Increases sensitivity of Ca-sensing receptor in parathyroid cells to activation by extracellular calcium, downregulating PTH levels and consequently lowering serum Ca and phosphorus.
Oral agent with 20 to 25% bioavailability.
Bioavailability Increases if taken with food.
Protein binding 93 to 97%.
High fat meal increases both peak plasma concentration and AUC.
Peak plasma time of 2-6 hr.
Reduces parathyroid hormone levels in secondary hyperparathyroidism in patients on hemodialysis and decreases serum calcium and phosphorus disturbances.
Results in a 30% reduction in plasma parathyroid level in 60% of patients so treated.
In patients who respond reductions in serum calcium, phosphorus, bone-specific alkaline phosphatase and calcium-phosphorus product.
Rapidly reduces parathyroid hormone levels within 2-3 hours.
Hepatic metabolism-CYP3A4, CYP2D6 and CYP1A2 mediated.
Half-life of 30 to 40 hours.
Has 80% renal excretion and 15% fecal excretion.
A calcimimetic, mimicing the action of calcium on tissues by allosteric activation of the calcium-sensing receptor that is expressed in various human organ tissues.
The the principal regulator of parathyroid hormone secretion are the calcium-sensing receptors on the surface of the chief cell of the parathyroid gland.
The drug increases the sensitivity of calcium receptors on parathyroid cells to reduce parathyroid hormone levels and thus decrease serum calcium levels.
Lowers the threshold for activation of feedback on the parathyroid chief cells.
Used to treat secondary hyperparathyroidism, a consequence of end-stage renal disease.
Also indicated for the treatment of hypercalcemia in patients with parathyroid carcinoma.
Can also be used to treat severe hypercalcemia in patients with primary hyperparathyroidism who are unable to undergo parathyroidectomy.
Contraindicated in the presence of hypocalcemia.
Hypocalcemia symptoms include parathesias, myalgias, muscle cramping, tetany, and convulsions.
Common side effects include: Stomach upset, vomiting, diarrhea, nausea, dizziness, and chest pain.

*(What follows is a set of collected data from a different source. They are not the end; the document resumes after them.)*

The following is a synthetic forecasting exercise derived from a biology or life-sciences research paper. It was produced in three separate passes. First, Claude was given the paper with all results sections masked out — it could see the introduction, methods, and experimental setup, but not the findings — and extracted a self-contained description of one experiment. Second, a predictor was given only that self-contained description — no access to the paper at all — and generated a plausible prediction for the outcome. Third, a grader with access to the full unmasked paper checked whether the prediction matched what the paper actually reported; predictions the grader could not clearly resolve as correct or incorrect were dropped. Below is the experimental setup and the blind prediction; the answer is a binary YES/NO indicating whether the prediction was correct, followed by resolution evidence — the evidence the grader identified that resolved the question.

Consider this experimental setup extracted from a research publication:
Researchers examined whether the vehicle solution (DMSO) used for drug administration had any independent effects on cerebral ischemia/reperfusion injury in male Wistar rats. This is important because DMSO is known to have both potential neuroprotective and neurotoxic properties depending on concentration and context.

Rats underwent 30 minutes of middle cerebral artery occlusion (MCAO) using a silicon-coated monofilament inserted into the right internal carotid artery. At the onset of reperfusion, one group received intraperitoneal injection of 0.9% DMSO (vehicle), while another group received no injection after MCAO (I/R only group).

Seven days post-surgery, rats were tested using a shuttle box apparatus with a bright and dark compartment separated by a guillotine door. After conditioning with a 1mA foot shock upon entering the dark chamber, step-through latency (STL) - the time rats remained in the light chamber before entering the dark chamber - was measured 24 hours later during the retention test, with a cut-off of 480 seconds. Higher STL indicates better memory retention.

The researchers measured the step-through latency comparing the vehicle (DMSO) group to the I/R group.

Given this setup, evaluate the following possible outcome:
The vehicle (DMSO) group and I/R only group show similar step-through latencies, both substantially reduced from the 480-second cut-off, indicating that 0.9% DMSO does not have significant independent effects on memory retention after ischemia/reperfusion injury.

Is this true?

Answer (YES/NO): YES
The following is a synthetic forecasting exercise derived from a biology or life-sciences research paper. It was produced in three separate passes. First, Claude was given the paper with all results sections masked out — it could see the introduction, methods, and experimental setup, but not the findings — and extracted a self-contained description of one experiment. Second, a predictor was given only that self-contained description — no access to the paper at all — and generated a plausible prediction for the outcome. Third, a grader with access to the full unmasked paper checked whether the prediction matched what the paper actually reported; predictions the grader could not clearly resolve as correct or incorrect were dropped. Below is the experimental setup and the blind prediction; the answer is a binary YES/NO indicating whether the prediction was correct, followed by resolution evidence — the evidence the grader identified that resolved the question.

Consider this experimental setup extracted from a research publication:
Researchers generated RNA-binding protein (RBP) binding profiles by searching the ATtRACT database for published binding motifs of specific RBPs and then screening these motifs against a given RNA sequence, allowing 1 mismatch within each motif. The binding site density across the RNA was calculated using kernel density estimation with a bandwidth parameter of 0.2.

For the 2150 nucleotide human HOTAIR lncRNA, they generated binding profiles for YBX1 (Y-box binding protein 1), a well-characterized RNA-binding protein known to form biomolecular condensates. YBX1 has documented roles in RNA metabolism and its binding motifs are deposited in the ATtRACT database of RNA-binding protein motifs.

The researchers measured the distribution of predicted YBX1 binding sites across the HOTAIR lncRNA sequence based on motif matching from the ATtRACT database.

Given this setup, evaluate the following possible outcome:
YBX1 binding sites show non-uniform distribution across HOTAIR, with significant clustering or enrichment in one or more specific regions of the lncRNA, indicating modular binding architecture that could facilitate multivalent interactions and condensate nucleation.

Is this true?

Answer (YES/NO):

Serious side effects include: Burning and tingling sensations, unusual feelings of the lips, tongue, fingers, or feet, cramps myalgias, tightening of muscles, and seizures,
A strong CYP2D6 inhibitor and is partially metabolized by CYP3A4 and CYP1A2.
Provided in three strengths 30 mg, 60 mg, and 90 mg.

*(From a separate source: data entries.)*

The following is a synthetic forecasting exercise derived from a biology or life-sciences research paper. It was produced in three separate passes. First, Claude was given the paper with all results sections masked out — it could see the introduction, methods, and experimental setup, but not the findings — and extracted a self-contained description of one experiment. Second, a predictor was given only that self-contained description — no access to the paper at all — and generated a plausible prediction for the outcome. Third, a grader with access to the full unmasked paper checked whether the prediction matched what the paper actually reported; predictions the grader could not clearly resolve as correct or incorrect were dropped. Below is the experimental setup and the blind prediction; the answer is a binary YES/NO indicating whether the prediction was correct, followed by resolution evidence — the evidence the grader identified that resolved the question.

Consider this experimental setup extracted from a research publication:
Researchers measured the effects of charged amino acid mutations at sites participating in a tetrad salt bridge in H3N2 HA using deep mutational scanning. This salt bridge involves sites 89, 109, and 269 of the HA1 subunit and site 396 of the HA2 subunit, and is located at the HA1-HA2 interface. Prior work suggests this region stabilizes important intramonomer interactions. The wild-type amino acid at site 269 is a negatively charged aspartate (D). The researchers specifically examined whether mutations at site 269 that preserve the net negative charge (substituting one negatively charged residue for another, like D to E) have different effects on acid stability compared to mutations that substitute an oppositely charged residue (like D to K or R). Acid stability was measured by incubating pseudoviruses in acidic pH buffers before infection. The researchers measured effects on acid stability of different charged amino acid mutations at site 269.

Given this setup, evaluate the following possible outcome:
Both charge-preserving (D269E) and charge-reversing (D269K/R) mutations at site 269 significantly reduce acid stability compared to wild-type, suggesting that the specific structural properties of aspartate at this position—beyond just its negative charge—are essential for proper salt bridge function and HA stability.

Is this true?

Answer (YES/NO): NO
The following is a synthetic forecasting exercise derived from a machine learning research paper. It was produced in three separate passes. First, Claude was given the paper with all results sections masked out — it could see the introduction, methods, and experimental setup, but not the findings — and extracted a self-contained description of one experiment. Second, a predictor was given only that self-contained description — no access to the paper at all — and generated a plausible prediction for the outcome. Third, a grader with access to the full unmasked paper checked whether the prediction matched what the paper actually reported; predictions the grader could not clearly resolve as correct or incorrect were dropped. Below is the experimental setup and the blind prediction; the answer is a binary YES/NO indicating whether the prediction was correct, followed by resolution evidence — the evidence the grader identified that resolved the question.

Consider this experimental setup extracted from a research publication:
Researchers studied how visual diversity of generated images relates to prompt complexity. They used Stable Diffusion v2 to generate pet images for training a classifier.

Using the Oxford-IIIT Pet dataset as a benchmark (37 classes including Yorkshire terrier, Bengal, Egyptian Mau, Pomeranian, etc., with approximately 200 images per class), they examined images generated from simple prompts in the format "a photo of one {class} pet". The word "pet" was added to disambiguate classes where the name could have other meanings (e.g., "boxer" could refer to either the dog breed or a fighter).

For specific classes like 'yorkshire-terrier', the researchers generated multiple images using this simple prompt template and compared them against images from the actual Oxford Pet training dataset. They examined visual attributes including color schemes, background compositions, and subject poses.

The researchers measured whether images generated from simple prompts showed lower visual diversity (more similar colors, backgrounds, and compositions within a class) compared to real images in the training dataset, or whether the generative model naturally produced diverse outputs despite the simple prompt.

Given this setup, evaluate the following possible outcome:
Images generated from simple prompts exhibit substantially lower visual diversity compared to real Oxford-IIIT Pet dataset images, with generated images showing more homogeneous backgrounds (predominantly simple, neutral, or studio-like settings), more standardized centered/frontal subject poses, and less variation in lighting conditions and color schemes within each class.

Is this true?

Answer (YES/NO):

Cinacalcet should be taken with food or after a meal for increased absorption of the medication, and should not be split, chewed, or crushed.

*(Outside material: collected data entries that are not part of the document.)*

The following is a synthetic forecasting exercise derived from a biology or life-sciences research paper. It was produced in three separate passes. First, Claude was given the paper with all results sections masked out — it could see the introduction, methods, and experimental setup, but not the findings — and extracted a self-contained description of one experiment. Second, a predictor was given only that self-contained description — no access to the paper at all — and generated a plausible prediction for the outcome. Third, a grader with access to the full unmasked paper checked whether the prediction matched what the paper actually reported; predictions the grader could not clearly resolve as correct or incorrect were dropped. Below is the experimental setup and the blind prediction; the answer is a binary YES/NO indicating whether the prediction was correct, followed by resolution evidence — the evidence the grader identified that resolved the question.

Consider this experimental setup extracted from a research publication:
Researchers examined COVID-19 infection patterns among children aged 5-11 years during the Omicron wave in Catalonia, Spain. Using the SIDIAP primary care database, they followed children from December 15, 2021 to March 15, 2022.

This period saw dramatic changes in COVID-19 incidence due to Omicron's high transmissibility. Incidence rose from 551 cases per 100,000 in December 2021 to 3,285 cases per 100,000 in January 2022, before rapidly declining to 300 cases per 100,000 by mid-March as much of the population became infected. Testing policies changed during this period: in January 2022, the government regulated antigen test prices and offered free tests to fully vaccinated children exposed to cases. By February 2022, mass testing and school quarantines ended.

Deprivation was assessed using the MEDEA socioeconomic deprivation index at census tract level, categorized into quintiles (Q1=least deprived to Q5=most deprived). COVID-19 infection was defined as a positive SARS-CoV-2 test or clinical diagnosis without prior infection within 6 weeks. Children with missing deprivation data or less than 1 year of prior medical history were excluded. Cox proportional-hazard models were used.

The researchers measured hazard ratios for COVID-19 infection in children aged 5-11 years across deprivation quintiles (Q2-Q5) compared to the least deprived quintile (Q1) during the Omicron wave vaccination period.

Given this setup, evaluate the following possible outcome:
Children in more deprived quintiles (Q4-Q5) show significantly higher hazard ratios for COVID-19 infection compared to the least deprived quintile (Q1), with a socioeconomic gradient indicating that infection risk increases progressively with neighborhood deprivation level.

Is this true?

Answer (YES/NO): NO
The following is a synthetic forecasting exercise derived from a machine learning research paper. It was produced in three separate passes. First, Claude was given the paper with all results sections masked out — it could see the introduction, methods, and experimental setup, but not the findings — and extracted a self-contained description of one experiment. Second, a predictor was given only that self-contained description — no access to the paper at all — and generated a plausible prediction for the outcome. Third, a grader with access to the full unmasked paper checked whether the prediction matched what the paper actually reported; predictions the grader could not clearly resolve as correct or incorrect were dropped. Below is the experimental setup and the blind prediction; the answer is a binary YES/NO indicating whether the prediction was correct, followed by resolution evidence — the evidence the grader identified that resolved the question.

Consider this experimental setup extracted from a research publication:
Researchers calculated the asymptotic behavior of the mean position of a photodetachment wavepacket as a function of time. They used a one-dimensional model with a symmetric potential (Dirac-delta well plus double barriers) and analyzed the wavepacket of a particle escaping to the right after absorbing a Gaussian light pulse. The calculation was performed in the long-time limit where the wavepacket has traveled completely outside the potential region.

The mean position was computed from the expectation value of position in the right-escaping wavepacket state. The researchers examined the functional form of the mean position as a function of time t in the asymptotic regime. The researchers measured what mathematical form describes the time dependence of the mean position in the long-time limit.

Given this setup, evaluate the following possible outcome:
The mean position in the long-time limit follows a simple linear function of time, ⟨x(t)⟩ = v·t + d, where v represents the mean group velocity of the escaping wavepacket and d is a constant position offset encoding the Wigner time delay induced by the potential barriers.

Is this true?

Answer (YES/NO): YES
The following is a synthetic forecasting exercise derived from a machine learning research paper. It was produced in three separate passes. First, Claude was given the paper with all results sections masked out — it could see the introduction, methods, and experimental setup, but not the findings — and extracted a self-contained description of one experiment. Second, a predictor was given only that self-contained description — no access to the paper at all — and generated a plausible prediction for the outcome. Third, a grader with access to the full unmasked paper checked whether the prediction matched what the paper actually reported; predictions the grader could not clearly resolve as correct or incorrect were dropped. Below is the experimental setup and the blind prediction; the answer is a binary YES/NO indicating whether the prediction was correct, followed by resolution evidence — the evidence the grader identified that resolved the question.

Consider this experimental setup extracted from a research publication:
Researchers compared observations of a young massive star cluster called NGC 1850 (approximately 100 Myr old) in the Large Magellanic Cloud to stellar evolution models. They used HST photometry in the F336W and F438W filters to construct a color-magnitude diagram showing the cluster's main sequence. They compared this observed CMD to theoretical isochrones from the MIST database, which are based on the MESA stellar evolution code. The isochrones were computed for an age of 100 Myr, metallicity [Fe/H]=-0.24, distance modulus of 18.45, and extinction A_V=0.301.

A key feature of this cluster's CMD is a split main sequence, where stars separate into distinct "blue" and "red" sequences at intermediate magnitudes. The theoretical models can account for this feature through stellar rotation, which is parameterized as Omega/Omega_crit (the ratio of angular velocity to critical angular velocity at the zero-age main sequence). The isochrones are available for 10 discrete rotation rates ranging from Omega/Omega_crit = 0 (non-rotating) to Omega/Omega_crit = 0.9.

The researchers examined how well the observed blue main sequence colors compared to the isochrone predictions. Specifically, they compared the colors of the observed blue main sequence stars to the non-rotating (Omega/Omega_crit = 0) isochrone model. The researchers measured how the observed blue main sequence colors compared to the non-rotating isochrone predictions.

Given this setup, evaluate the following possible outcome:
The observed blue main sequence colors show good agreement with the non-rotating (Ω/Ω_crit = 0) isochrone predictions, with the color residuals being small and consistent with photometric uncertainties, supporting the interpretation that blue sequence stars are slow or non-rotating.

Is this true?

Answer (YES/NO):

Intact parathyroid hormone levels are monitored, being measured 1 to 4 weeks after the initiation dose or dose adjustment, and every 1 to 3 months after the maintenance dose is established.
Serum calcium and phosphorus levels should be measured within 1 week after starting cinacalcet or after any dose adjustment, and monthly once the maintenance dose is established.
Category C in pregnancy and should only be used during pregnancy if the benefit outweighs the potential risk to the fetus.
Not known whether cinacalcet is excreted in human milk.
Indicated for secondary hyperparathyroidsm (HPT) in patients with chronic kidney disease on dialysis
Indicated for severe hypercalcemia in patients with primary HPT who are unable to undergo parathyroidectomy.